It's hard to imagine the holidays without "A Charlie Brown Christmas." The 1965 broadcast has become a staple of the season for many generations.
But this beloved TV special almost didn't make it to air. CBS executives thought the 25-minute program was too slow, too serious and too different from the upbeat spectacles they imagined audiences wanted. A cartoon about a depressed kid seeking psychiatric advice with no laugh track, lo-fi animation and a Bible passage seemed destined to fail.
Yet against all the odds, it became a classic. The program turned "Peanuts" from a popular comic strip into a multimedia empire -- not because it was flashy or followed the rules, but because it was sincere.
As a business professor who has studied the "Peanuts" franchise, I see "A Charlie Brown Christmas" as a fascinating historical moment. These days it's unlikely that an unassuming comic strip character voicing hefty, thought-provoking ideas would make it to air.
The special came together out of a last-minute scramble. Somewhat out of the blue, producer Lee Mendelson got a call from advertising agency McCann-Erickson: Coca-Cola wanted to sponsor an animated Christmas special.
Mendelson called up comic strip creator Charles "Sparky" Schulz and told him he had just sold "A Charlie Brown Christmas" -- and they would have mere months to write, animate and bring the special to air.
Schulz, Mendelson and animator Bill Melendez worked fast to piece together a storyline. The cartoonist wanted to tell a story that cut through the glitz of holiday commercialism and brought the focus back to something deeper.
While Snoopy tries to win a Christmas lights contest, and Lucy names herself "Christmas queen" in the neighborhood play, a forlorn Charlie Brown searches for "the real meaning of Christmas." He makes his way to the local lot of aluminum trees, a fad at the time. But he's drawn to the one real tree -- a humble, scraggly little thing -- inspired by Hans Christian Andersen's fairy tale " The Fir Tree."
Those plot points would likely delight the network, but other choices Schulz made were proving controversial.
The show would use real children's voices instead of adult actors', giving the characters an authentic, simple charm. And Schulz refused to add a laugh track, a standard in animated TV at the time. He wanted the sincerity of the story to stand on its own.
Most alarming to the executives was Schulz's insistence on including the heart of the Nativity story in arguably the special's most pivotal scene.
When Schulz discussed this idea with Mendelson and Melendez, they were hesitant. For much of U.S. history, Protestant Christianity was the default in American culture, but in the years since World War II, society had grown somewhat more mindful of making room for Catholic and Jewish Americans. Unsure how to handle the shifting norms, many mainstream entertainment companies in the 1960s tended to avoid religious topics.

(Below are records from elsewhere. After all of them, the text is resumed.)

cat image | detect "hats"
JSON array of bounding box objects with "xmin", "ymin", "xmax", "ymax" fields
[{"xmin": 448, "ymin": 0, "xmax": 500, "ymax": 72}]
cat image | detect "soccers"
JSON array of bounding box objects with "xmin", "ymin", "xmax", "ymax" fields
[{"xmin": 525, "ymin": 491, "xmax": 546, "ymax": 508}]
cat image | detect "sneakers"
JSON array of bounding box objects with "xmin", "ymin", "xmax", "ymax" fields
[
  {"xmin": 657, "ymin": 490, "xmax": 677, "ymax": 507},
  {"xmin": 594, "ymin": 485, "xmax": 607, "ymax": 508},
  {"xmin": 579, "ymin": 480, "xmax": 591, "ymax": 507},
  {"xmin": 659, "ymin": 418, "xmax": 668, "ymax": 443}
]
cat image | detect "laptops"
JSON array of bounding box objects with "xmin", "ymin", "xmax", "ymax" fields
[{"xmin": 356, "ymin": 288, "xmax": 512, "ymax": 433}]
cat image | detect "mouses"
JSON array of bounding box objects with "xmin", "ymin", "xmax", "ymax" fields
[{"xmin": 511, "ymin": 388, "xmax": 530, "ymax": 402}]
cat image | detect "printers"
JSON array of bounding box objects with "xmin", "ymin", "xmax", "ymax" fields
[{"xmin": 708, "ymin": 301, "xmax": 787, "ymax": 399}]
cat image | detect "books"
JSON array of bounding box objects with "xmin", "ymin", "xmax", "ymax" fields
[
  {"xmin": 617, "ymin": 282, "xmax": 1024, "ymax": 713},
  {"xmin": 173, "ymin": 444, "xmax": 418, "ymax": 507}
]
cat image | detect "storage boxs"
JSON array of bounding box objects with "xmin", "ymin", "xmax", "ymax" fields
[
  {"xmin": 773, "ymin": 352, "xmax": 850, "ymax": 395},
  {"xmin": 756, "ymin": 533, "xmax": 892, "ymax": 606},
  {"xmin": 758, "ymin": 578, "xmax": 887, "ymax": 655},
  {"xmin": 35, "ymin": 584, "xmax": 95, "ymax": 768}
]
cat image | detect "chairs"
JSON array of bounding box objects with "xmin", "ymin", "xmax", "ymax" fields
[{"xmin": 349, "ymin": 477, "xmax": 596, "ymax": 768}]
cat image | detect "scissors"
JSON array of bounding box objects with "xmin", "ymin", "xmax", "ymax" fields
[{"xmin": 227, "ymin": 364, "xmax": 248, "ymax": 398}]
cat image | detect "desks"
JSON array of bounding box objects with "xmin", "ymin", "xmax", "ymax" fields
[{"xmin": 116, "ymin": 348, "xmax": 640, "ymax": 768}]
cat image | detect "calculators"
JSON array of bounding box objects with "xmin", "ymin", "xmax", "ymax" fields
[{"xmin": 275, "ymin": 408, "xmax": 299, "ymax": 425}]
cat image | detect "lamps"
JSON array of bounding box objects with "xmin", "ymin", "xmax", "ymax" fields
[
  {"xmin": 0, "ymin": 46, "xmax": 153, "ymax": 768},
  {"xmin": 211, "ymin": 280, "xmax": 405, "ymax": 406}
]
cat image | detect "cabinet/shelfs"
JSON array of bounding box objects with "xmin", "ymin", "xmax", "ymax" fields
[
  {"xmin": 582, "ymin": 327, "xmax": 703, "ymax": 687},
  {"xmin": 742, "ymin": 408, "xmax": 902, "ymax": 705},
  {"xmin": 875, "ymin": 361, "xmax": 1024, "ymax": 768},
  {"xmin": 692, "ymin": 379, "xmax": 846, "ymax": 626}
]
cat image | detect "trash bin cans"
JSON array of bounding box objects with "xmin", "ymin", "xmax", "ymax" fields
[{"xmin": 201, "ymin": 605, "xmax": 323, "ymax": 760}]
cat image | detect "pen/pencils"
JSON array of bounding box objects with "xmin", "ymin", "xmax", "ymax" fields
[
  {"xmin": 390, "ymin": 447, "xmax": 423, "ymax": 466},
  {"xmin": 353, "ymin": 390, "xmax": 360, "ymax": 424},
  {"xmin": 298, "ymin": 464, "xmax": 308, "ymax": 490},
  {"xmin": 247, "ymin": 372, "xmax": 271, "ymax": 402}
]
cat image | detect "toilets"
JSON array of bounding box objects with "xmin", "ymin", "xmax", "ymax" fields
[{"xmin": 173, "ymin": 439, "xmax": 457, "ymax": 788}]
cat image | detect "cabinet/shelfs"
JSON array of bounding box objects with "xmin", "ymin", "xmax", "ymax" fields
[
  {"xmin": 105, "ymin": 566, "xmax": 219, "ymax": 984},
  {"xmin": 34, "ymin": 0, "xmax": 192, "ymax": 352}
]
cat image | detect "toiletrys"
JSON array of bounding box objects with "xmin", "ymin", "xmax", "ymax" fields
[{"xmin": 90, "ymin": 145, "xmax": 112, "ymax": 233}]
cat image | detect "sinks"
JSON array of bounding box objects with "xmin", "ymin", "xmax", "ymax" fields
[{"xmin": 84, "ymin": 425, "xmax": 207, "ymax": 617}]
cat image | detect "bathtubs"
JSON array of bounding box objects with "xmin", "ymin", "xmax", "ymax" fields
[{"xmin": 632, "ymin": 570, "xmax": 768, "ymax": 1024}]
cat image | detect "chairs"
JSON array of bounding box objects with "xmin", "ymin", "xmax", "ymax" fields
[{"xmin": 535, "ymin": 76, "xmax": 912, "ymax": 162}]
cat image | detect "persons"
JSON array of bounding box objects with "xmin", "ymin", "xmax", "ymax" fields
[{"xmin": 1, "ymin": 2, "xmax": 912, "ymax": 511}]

Fortunately for the "Peanuts" franchise, when the special aired on Dec. 9, 1965, it was an instant success. Nearly half of American households tuned in, and the program won an Emmy and a Peabody Award. Schulz had tapped into something audiences were craving: an honest, heartfelt message that cut through the commercialism.
Millions of viewers have continued to tune in to the special in the almost 60 years since it first aired.